Records from a data collection:
━━━━━━━━━━━━━━━━━━━━━━━━━━━━━━

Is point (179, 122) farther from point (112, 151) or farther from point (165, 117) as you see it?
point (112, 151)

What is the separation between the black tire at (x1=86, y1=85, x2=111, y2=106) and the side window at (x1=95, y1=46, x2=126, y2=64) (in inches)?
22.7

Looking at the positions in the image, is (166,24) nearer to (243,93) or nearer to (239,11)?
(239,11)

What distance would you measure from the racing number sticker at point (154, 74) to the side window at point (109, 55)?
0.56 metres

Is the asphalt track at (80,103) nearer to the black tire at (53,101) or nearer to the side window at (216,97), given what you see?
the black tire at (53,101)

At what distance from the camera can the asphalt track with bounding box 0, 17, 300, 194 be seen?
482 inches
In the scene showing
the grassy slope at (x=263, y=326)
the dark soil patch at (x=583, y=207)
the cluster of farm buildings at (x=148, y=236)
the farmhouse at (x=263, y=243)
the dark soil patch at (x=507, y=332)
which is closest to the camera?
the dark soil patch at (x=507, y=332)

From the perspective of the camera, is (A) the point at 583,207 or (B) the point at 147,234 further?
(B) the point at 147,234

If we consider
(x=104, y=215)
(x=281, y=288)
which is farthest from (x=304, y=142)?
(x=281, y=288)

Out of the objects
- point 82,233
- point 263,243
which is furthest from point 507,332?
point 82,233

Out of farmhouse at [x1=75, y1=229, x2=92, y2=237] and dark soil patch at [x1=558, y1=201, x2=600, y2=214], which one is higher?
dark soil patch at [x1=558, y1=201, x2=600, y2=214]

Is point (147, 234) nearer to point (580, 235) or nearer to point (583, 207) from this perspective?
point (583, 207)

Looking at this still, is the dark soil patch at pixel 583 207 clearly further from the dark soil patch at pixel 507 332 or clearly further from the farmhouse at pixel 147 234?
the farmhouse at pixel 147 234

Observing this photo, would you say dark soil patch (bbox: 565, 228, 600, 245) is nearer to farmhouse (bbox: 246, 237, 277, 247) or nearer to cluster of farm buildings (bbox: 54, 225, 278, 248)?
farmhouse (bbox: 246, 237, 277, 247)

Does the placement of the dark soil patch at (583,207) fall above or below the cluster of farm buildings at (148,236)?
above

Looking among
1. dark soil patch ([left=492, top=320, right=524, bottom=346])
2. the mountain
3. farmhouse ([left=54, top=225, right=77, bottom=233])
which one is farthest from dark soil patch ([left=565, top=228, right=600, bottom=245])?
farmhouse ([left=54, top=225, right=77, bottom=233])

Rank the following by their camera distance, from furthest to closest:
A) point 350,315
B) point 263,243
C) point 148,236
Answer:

━━━━━━━━━━━━━━━━━━━━━━━━━━━━━━

Work required: Rewrite all the entries above as a JSON list of strings, one string for each line, and omit the blank lines.

Exercise response:
[
  "Is point (179, 122) farther from point (112, 151) or farther from point (165, 117) as you see it?",
  "point (112, 151)",
  "What is the separation between the black tire at (x1=86, y1=85, x2=111, y2=106) and the side window at (x1=95, y1=46, x2=126, y2=64) (in inches)?",
  "22.7",
  "Looking at the positions in the image, is (166,24) nearer to (243,93) or nearer to (239,11)?",
  "(239,11)",
  "What distance would you measure from the racing number sticker at point (154, 74) to the side window at point (109, 55)?",
  "0.56 metres",
  "Is the asphalt track at (80,103) nearer to the black tire at (53,101) or nearer to the side window at (216,97), given what you see?",
  "the black tire at (53,101)",
  "At what distance from the camera can the asphalt track with bounding box 0, 17, 300, 194 be seen?",
  "482 inches",
  "In the scene showing",
  "the grassy slope at (x=263, y=326)",
  "the dark soil patch at (x=583, y=207)",
  "the cluster of farm buildings at (x=148, y=236)",
  "the farmhouse at (x=263, y=243)",
  "the dark soil patch at (x=507, y=332)",
  "which is closest to the camera?",
  "the dark soil patch at (x=507, y=332)",
  "From the perspective of the camera, is (A) the point at 583,207 or (B) the point at 147,234 further?",
  "(B) the point at 147,234",
  "If we consider",
  "(x=104, y=215)",
  "(x=281, y=288)",
  "which is farthest from (x=304, y=142)?",
  "(x=281, y=288)",
  "Out of the objects",
  "- point 82,233",
  "- point 263,243",
  "which is furthest from point 507,332?",
  "point 82,233",
  "Out of farmhouse at [x1=75, y1=229, x2=92, y2=237] and dark soil patch at [x1=558, y1=201, x2=600, y2=214], which one is higher?",
  "dark soil patch at [x1=558, y1=201, x2=600, y2=214]",
  "Is point (147, 234) nearer to point (580, 235) or nearer to point (583, 207) from this perspective?",
  "point (583, 207)",
  "Looking at this still, is the dark soil patch at pixel 583 207 clearly further from the dark soil patch at pixel 507 332 or clearly further from the farmhouse at pixel 147 234?",
  "the farmhouse at pixel 147 234",
  "Observing this photo, would you say dark soil patch (bbox: 565, 228, 600, 245) is nearer to farmhouse (bbox: 246, 237, 277, 247) or nearer to cluster of farm buildings (bbox: 54, 225, 278, 248)?",
  "farmhouse (bbox: 246, 237, 277, 247)",
  "Does the placement of the dark soil patch at (583,207) fall above or below the cluster of farm buildings at (148,236)?",
  "above",
  "Looking among",
  "1. dark soil patch ([left=492, top=320, right=524, bottom=346])",
  "2. the mountain",
  "3. farmhouse ([left=54, top=225, right=77, bottom=233])",
  "which one is farthest from dark soil patch ([left=565, top=228, right=600, bottom=245])?",
  "farmhouse ([left=54, top=225, right=77, bottom=233])",
  "Rank the following by their camera distance, from furthest to closest:",
  "A) point 350,315",
  "B) point 263,243",
  "C) point 148,236",
  "Answer:"
]